*Goal of the exercise*
Each record in the listing below is to be duplicated exactly.

*Information provided*
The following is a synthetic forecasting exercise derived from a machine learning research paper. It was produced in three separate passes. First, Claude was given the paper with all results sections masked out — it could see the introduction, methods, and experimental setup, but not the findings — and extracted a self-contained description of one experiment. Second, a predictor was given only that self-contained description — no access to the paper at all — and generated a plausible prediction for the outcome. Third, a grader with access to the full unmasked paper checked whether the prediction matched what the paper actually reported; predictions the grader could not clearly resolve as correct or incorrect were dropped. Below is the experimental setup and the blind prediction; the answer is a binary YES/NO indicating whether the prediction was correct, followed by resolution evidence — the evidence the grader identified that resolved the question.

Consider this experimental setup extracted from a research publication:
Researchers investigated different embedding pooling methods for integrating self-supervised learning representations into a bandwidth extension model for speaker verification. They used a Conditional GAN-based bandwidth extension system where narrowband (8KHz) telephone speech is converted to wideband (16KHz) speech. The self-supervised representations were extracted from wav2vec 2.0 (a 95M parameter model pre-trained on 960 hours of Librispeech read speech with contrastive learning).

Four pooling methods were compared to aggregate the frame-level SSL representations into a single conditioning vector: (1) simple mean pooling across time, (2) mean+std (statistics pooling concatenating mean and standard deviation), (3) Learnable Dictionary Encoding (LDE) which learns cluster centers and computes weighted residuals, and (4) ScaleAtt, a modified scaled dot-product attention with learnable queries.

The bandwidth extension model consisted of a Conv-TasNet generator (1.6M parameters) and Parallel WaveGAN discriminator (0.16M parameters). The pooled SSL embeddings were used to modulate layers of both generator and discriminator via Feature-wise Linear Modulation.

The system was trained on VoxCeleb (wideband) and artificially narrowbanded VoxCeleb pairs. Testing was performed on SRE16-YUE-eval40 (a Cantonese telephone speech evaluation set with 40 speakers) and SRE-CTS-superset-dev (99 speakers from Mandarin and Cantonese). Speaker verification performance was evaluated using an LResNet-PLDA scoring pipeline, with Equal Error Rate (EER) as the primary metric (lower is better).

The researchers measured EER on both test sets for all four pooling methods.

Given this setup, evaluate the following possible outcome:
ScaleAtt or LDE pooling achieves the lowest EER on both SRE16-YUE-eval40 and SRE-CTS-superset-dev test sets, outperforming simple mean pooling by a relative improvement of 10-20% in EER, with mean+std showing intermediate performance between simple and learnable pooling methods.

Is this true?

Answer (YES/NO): NO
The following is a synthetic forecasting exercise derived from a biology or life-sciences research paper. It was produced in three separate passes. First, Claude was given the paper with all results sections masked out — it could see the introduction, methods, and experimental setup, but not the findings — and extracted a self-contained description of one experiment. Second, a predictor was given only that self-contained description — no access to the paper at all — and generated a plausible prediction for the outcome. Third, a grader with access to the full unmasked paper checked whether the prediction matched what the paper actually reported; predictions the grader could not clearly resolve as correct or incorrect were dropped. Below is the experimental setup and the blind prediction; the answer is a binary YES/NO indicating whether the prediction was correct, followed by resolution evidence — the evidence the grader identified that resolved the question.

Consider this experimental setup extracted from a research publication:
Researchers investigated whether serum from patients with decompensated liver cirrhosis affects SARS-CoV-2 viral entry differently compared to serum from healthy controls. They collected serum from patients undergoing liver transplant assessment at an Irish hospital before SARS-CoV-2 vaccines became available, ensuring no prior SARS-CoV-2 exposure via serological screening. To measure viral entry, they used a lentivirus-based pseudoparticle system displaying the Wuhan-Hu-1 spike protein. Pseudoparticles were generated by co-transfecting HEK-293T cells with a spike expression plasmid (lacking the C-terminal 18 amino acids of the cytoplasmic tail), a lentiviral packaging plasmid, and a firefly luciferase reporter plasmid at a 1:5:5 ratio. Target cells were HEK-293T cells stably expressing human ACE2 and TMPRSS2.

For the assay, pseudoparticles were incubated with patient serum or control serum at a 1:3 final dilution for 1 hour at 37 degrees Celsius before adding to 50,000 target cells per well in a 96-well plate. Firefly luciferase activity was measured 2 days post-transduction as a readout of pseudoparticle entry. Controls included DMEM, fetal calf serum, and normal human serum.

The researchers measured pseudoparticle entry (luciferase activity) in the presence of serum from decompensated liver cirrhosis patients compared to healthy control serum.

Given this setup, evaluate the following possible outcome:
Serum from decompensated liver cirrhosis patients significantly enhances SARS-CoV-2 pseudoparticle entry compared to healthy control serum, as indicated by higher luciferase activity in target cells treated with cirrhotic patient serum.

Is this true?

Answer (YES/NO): NO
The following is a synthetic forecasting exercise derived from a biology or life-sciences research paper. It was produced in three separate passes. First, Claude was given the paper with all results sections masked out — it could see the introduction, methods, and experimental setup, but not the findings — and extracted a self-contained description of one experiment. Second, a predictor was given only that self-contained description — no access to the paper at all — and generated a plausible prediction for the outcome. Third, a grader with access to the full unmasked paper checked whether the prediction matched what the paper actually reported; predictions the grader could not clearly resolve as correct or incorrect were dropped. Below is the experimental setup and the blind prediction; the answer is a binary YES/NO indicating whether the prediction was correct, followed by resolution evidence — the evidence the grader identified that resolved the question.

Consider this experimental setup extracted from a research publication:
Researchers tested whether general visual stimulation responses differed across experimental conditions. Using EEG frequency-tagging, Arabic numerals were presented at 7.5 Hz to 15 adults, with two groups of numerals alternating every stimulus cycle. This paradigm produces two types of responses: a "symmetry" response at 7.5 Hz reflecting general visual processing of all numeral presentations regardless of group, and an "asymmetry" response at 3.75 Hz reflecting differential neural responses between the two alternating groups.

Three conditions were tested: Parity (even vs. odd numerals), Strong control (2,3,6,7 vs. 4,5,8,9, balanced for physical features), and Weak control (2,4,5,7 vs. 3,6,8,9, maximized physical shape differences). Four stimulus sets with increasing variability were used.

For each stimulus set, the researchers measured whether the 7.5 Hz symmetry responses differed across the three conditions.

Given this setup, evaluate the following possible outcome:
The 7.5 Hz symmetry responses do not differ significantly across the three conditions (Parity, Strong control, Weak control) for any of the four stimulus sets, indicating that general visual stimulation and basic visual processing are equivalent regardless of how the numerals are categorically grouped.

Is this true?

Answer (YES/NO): YES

*Exercise answer*
The following is a synthetic forecasting exercise derived from a machine learning research paper. It was produced in three separate passes. First, Claude was given the paper with all results sections masked out — it could see the introduction, methods, and experimental setup, but not the findings — and extracted a self-contained description of one experiment. Second, a predictor was given only that self-contained description — no access to the paper at all — and generated a plausible prediction for the outcome. Third, a grader with access to the full unmasked paper checked whether the prediction matched what the paper actually reported; predictions the grader could not clearly resolve as correct or incorrect were dropped. Below is the experimental setup and the blind prediction; the answer is a binary YES/NO indicating whether the prediction was correct, followed by resolution evidence — the evidence the grader identified that resolved the question.

Consider this experimental setup extracted from a research publication:
Researchers investigated different embedding pooling methods for integrating self-supervised learning representations into a bandwidth extension model for speaker verification. They used a Conditional GAN-based bandwidth extension system where narrowband (8KHz) telephone speech is converted to wideband (16KHz) speech. The self-supervised representations were extracted from wav2vec 2.0 (a 95M parameter model pre-trained on 960 hours of Librispeech read speech with contrastive learning).

Four pooling methods were compared to aggregate the frame-level SSL representations into a single conditioning vector: (1) simple mean pooling across time, (2) mean+std (statistics pooling concatenating mean and standard deviation), (3) Learnable Dictionary Encoding (LDE) which learns cluster centers and computes weighted residuals, and (4) ScaleAtt, a modified scaled dot-product attention with learnable queries.

The bandwidth extension model consisted of a Conv-TasNet generator (1.6M parameters) and Parallel WaveGAN discriminator (0.16M parameters). The pooled SSL embeddings were used to modulate layers of both generator and discriminator via Feature-wise Linear Modulation.

The system was trained on VoxCeleb (wideband) and artificially narrowbanded VoxCeleb pairs. Testing was performed on SRE16-YUE-eval40 (a Cantonese telephone speech evaluation set with 40 speakers) and SRE-CTS-superset-dev (99 speakers from Mandarin and Cantonese). Speaker verification performance was evaluated using an LResNet-PLDA scoring pipeline, with Equal Error Rate (EER) as the primary metric (lower is better).

The researchers measured EER on both test sets for all four pooling methods.

Given this setup, evaluate the following possible outcome:
ScaleAtt or LDE pooling achieves the lowest EER on both SRE16-YUE-eval40 and SRE-CTS-superset-dev test sets, outperforming simple mean pooling by a relative improvement of 10-20% in EER, with mean+std showing intermediate performance between simple and learnable pooling methods.

Is this true?

Answer (YES/NO): NO
The following is a synthetic forecasting exercise derived from a biology or life-sciences research paper. It was produced in three separate passes. First, Claude was given the paper with all results sections masked out — it could see the introduction, methods, and experimental setup, but not the findings — and extracted a self-contained description of one experiment. Second, a predictor was given only that self-contained description — no access to the paper at all — and generated a plausible prediction for the outcome. Third, a grader with access to the full unmasked paper checked whether the prediction matched what the paper actually reported; predictions the grader could not clearly resolve as correct or incorrect were dropped. Below is the experimental setup and the blind prediction; the answer is a binary YES/NO indicating whether the prediction was correct, followed by resolution evidence — the evidence the grader identified that resolved the question.

Consider this experimental setup extracted from a research publication:
Researchers investigated whether serum from patients with decompensated liver cirrhosis affects SARS-CoV-2 viral entry differently compared to serum from healthy controls. They collected serum from patients undergoing liver transplant assessment at an Irish hospital before SARS-CoV-2 vaccines became available, ensuring no prior SARS-CoV-2 exposure via serological screening. To measure viral entry, they used a lentivirus-based pseudoparticle system displaying the Wuhan-Hu-1 spike protein. Pseudoparticles were generated by co-transfecting HEK-293T cells with a spike expression plasmid (lacking the C-terminal 18 amino acids of the cytoplasmic tail), a lentiviral packaging plasmid, and a firefly luciferase reporter plasmid at a 1:5:5 ratio. Target cells were HEK-293T cells stably expressing human ACE2 and TMPRSS2.

For the assay, pseudoparticles were incubated with patient serum or control serum at a 1:3 final dilution for 1 hour at 37 degrees Celsius before adding to 50,000 target cells per well in a 96-well plate. Firefly luciferase activity was measured 2 days post-transduction as a readout of pseudoparticle entry. Controls included DMEM, fetal calf serum, and normal human serum.

The researchers measured pseudoparticle entry (luciferase activity) in the presence of serum from decompensated liver cirrhosis patients compared to healthy control serum.

Given this setup, evaluate the following possible outcome:
Serum from decompensated liver cirrhosis patients significantly enhances SARS-CoV-2 pseudoparticle entry compared to healthy control serum, as indicated by higher luciferase activity in target cells treated with cirrhotic patient serum.

Is this true?

Answer (YES/NO): NO
The following is a synthetic forecasting exercise derived from a biology or life-sciences research paper. It was produced in three separate passes. First, Claude was given the paper with all results sections masked out — it could see the introduction, methods, and experimental setup, but not the findings — and extracted a self-contained description of one experiment. Second, a predictor was given only that self-contained description — no access to the paper at all — and generated a plausible prediction for the outcome. Third, a grader with access to the full unmasked paper checked whether the prediction matched what the paper actually reported; predictions the grader could not clearly resolve as correct or incorrect were dropped. Below is the experimental setup and the blind prediction; the answer is a binary YES/NO indicating whether the prediction was correct, followed by resolution evidence — the evidence the grader identified that resolved the question.

Consider this experimental setup extracted from a research publication:
Researchers tested whether general visual stimulation responses differed across experimental conditions. Using EEG frequency-tagging, Arabic numerals were presented at 7.5 Hz to 15 adults, with two groups of numerals alternating every stimulus cycle. This paradigm produces two types of responses: a "symmetry" response at 7.5 Hz reflecting general visual processing of all numeral presentations regardless of group, and an "asymmetry" response at 3.75 Hz reflecting differential neural responses between the two alternating groups.

Three conditions were tested: Parity (even vs. odd numerals), Strong control (2,3,6,7 vs. 4,5,8,9, balanced for physical features), and Weak control (2,4,5,7 vs. 3,6,8,9, maximized physical shape differences). Four stimulus sets with increasing variability were used.

For each stimulus set, the researchers measured whether the 7.5 Hz symmetry responses differed across the three conditions.

Given this setup, evaluate the following possible outcome:
The 7.5 Hz symmetry responses do not differ significantly across the three conditions (Parity, Strong control, Weak control) for any of the four stimulus sets, indicating that general visual stimulation and basic visual processing are equivalent regardless of how the numerals are categorically grouped.

Is this true?

Answer (YES/NO): YES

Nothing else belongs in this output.